S. 743, the Marketplace Fairness Act (MFA) sounds innocuous. However, in Orwellian fashion, the title means quite the opposite (think…Affordable Care Act).
The MFA would force businesses performing commerce online to become tax collectors for the more than 9,900 state and local tax jurisdictions across the nation. A business located in Wisconsin selling goods to an individual residing in Los Angeles, California would be required to collect sales tax for both the state of California and Los Angeles County. According to the National Taxpayers Union, Texas has the largest number of sales tax jurisdictions (1,515). Delaware, New Hampshire, Oregon, and Wisconsin have no sales tax. Alaska does not have a statewide sales tax, but some of its jurisdictions charge a local sales tax. Currently, there are 34 states that have a destination-based sales tax collection requirement, and 11 states with an origin-based sales tax law.

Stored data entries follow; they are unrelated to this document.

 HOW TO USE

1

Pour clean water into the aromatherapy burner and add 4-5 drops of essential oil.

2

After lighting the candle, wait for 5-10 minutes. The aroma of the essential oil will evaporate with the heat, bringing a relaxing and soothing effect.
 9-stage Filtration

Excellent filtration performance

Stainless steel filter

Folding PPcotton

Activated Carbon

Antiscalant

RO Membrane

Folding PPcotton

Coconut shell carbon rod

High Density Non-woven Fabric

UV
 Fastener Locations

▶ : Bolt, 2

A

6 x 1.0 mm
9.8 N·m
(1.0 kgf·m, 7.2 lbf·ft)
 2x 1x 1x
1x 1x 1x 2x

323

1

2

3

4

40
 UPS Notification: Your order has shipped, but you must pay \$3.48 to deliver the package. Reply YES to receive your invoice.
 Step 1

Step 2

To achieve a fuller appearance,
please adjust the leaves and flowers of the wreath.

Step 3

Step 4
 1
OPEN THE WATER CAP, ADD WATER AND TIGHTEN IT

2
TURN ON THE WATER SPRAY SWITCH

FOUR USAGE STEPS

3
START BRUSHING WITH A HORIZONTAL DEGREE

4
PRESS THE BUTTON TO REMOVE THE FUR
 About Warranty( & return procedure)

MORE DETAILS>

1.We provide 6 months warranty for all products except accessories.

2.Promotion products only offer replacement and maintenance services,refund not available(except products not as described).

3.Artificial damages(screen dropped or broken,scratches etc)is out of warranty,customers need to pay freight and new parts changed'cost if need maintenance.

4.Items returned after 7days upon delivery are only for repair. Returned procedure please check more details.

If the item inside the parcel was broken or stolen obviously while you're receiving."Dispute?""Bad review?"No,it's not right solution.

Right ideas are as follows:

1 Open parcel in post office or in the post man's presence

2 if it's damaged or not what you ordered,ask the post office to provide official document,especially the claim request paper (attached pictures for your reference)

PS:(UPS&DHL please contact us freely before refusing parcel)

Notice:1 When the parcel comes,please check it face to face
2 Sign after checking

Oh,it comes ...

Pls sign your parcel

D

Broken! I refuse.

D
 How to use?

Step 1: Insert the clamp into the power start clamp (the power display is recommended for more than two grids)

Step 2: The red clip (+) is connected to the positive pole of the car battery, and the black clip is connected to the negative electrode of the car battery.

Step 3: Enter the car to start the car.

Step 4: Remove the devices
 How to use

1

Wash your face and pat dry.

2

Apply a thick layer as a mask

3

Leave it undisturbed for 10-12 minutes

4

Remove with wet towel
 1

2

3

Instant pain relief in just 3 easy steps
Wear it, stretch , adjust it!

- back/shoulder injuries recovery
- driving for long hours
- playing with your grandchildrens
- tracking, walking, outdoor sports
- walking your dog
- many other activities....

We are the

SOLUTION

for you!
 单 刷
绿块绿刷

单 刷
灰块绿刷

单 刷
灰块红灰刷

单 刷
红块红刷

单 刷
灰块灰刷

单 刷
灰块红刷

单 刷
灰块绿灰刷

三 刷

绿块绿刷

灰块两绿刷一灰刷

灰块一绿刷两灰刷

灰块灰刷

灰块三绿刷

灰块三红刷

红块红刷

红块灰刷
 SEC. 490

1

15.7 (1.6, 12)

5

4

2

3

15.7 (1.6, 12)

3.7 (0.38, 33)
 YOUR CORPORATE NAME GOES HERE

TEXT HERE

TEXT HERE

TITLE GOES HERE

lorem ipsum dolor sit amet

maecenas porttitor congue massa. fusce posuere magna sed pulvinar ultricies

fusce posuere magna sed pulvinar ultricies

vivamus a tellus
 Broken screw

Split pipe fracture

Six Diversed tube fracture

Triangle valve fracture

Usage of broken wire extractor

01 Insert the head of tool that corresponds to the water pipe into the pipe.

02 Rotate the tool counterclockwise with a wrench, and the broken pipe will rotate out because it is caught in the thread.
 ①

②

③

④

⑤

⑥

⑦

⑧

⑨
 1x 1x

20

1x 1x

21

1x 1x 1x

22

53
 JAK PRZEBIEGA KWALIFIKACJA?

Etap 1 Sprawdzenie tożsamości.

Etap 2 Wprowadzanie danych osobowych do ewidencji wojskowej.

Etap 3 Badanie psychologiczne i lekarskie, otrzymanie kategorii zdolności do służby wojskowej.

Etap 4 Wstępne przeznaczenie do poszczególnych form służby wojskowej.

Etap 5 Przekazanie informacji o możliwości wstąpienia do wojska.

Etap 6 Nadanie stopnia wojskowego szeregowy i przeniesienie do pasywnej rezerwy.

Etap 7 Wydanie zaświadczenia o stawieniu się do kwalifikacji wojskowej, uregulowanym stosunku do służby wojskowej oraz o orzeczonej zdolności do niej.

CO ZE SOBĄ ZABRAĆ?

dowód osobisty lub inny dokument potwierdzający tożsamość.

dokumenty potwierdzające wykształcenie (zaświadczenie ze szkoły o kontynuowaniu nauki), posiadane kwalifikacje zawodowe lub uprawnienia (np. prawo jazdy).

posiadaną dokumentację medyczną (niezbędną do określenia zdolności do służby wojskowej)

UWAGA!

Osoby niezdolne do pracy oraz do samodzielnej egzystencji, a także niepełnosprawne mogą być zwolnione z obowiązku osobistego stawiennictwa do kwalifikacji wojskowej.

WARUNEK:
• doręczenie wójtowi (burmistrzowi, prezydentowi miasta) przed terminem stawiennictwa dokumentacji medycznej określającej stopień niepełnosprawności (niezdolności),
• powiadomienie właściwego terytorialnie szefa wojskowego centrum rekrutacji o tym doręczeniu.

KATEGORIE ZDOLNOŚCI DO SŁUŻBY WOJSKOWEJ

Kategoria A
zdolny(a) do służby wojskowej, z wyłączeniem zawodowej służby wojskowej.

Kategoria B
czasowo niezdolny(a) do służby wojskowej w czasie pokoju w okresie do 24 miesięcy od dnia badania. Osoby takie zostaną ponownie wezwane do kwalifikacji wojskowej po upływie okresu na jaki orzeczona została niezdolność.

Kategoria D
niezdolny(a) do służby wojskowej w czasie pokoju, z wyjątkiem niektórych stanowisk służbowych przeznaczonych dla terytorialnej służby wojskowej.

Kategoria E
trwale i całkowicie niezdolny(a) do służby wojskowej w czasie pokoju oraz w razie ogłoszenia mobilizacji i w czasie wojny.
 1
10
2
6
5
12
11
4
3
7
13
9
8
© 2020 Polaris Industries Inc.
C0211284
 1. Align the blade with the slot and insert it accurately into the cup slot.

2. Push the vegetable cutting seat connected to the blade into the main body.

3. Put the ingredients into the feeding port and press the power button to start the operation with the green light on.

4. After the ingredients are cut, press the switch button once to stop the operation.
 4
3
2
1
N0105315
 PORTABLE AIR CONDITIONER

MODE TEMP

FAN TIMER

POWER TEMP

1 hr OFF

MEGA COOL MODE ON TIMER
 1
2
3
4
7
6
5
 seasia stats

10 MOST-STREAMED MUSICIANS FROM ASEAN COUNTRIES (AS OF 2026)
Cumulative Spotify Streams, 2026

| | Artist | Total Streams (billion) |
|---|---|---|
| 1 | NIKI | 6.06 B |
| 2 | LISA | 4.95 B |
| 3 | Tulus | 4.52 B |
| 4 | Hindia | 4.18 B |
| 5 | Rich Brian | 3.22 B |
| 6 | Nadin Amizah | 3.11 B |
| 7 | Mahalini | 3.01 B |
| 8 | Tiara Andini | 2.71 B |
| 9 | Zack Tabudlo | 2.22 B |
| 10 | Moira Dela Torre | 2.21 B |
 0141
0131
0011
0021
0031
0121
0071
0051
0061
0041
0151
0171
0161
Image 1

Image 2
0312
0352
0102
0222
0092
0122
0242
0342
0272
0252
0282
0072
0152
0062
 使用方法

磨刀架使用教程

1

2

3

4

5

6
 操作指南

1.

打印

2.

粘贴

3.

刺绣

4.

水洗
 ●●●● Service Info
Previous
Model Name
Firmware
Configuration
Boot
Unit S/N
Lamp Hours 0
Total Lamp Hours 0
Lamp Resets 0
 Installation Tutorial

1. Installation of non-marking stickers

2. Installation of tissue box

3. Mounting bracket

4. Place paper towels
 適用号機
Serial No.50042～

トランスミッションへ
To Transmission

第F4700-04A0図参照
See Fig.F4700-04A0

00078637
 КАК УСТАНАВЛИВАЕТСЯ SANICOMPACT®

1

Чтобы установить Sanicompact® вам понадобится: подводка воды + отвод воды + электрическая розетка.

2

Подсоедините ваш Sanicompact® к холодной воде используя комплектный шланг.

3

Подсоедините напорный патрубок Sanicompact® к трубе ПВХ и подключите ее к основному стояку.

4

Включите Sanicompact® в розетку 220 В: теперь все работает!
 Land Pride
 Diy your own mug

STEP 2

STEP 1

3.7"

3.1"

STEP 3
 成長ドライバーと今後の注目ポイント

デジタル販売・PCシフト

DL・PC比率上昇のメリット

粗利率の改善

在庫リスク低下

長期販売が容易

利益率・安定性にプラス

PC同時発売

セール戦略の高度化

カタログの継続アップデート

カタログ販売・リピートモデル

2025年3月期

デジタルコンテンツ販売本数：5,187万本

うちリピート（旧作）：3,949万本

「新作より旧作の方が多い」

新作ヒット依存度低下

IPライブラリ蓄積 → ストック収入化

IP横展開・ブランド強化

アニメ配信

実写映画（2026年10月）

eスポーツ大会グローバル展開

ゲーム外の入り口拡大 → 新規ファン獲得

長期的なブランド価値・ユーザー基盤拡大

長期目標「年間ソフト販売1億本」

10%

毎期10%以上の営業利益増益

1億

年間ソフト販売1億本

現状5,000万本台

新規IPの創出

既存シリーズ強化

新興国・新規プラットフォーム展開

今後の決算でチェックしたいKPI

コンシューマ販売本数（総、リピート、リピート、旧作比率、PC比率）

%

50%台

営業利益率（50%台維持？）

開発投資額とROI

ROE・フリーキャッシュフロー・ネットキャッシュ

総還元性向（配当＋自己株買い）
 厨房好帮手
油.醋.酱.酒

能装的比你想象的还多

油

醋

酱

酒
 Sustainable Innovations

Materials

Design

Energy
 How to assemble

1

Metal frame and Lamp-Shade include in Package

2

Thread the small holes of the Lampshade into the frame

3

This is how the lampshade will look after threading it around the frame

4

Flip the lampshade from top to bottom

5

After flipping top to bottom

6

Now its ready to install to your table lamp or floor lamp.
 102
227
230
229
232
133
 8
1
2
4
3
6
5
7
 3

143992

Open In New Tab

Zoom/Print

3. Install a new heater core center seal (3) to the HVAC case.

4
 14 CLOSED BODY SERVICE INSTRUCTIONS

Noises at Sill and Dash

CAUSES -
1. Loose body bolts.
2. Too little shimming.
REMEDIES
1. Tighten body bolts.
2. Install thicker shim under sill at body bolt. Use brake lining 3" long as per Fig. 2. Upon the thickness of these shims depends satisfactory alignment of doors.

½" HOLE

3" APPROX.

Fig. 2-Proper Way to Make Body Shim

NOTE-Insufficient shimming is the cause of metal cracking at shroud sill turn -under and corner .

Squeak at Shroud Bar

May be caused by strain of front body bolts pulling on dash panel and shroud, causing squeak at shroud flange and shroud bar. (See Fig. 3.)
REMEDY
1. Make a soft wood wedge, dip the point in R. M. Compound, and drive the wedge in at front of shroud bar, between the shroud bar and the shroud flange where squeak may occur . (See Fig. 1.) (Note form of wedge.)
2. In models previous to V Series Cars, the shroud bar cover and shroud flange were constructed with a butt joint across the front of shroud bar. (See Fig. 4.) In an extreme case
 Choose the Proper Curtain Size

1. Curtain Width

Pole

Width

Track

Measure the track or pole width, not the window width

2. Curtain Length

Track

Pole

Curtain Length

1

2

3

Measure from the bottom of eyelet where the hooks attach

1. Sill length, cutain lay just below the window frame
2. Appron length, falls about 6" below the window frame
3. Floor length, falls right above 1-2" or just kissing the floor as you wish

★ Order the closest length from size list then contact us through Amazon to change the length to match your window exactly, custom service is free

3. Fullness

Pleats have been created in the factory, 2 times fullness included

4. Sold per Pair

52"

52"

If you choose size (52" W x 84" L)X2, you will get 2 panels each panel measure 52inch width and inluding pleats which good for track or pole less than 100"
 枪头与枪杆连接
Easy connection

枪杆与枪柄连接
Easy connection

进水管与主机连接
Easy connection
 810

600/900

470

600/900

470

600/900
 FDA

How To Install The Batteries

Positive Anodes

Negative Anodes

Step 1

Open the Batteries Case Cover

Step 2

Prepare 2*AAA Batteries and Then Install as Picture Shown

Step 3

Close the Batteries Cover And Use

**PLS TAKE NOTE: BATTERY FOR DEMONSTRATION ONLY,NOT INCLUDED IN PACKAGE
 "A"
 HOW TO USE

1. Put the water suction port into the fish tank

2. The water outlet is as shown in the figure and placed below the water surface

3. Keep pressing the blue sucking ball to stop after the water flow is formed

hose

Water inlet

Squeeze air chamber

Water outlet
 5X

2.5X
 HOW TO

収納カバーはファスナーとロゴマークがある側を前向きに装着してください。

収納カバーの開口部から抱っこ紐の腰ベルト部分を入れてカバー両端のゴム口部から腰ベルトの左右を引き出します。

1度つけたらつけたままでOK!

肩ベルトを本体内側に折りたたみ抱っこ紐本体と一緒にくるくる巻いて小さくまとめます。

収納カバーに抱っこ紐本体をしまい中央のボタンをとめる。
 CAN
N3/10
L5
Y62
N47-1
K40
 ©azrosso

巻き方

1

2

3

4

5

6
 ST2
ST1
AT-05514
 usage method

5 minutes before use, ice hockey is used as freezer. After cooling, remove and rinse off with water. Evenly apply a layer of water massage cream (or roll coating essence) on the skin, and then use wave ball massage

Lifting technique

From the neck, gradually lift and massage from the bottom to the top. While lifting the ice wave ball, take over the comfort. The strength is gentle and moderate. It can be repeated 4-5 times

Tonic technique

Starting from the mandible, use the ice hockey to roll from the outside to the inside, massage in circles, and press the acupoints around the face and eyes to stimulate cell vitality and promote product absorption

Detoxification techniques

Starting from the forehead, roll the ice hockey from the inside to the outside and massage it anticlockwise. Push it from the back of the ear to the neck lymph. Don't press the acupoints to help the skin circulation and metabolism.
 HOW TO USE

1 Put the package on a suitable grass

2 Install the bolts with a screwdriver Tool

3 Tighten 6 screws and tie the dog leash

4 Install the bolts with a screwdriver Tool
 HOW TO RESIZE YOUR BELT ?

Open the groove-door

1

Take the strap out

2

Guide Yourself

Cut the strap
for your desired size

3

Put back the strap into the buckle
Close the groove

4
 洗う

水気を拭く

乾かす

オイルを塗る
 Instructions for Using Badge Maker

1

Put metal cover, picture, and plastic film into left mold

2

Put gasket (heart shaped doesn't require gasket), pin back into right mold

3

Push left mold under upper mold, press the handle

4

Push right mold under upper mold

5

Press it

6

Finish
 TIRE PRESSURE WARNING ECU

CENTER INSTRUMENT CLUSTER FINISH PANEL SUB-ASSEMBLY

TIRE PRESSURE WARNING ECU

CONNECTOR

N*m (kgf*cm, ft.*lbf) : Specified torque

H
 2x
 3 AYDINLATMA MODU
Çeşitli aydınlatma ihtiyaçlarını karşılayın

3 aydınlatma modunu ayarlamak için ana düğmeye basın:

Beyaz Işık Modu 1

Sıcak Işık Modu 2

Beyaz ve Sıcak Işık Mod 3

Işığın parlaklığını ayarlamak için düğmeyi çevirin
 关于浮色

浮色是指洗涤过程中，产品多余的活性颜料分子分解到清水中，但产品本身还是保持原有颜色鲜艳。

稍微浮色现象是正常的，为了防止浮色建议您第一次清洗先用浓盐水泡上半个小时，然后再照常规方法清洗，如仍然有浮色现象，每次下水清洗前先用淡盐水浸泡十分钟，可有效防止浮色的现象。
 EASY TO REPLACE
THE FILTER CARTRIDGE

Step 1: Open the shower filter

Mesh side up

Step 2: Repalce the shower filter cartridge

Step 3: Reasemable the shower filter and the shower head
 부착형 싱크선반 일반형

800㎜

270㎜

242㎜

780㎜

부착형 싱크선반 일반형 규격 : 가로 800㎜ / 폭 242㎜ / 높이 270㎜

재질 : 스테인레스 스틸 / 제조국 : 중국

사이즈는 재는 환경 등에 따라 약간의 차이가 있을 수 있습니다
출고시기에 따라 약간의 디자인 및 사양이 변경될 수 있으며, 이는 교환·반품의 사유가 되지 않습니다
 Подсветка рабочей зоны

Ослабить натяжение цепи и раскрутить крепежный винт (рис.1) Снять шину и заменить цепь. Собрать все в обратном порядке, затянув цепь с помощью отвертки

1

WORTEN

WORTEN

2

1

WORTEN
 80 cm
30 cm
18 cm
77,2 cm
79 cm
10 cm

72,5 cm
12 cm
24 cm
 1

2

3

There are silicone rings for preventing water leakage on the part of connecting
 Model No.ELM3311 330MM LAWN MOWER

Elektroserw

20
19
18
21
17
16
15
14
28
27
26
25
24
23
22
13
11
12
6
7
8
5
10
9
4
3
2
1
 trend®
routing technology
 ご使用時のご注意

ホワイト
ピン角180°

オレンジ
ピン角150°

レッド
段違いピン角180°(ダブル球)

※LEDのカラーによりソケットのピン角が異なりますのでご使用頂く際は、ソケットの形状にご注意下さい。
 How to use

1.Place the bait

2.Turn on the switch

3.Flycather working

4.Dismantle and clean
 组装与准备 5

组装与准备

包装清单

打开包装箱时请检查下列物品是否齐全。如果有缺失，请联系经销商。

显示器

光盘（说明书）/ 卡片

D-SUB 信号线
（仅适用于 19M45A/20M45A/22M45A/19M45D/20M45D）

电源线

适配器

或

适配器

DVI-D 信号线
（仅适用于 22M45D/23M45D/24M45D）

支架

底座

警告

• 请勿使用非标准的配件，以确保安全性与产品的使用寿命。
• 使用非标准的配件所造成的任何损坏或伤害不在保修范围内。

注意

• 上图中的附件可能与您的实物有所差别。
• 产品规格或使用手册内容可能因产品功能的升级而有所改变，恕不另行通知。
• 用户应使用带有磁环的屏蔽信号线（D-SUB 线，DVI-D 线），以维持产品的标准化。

On May 26, 1992, the U.S. Supreme Court ruled in Quill v. North Dakota that if a company did not have a “physical nexus” within the state, that state could not require the company to collect sales taxes from a customer. This decision was made before online shopping became as prevalent as it is today; states now believe they are losing significant tax receipts because consumers are not paying taxes on their purchases. Brick-and-mortar stores also want these tax collection burdens placed on online commerce, claiming that customers use their storefronts as mere showrooms for merchandise they plan to purchase online in order to avoid paying any sales tax.
Other proposals have begun to surface to resolve the alleged problem that states are having in collecting the appropriate tax from their residents when dealing with remote sales. The Streamline Sales Tax proposal is similar to MFA, while another proposal suggests basing the sales tax on the origin of the product as opposed to its destination. Eleven states have already adopted an origin-based tax structure, under which consumers pay the tax rate for the state in which the purchase was made, not the delivery location. This would ease the filing burden on the seller by requiring them to know and remit the taxes only for their specific location.
Most states that collect sales taxes already have a use tax to collect sales tax on remote sales, which is paid to the state at the time the taxpayer files income taxes. In Virginia, for example, there is a separate form to file with the state income tax return. The amount of tax owed is calculated based on the amount of untaxed purchases made through the year. Filing this form does require a bit of bookkeeping on the part of the taxpayer, who must separate online receipts for those where the tax was charged from those where it was not charged.
Determining the best path for tax collections on remote sales is not an issue that can be resolved in a day, a week, or even a few months. Yet, the Senate is poised to attach a problematic (and unresolved) proposal onto a piece of legislation that has wide bipartisan support in a cynical attempt to ensure the passage of a cumbersome tax-raising scheme. The Senate should disassociate MFA from the Permanent Internet Tax Freedom Act (H.R. 3086/S. 1431) and pass the latter bill as soon as the lame-duck session begins.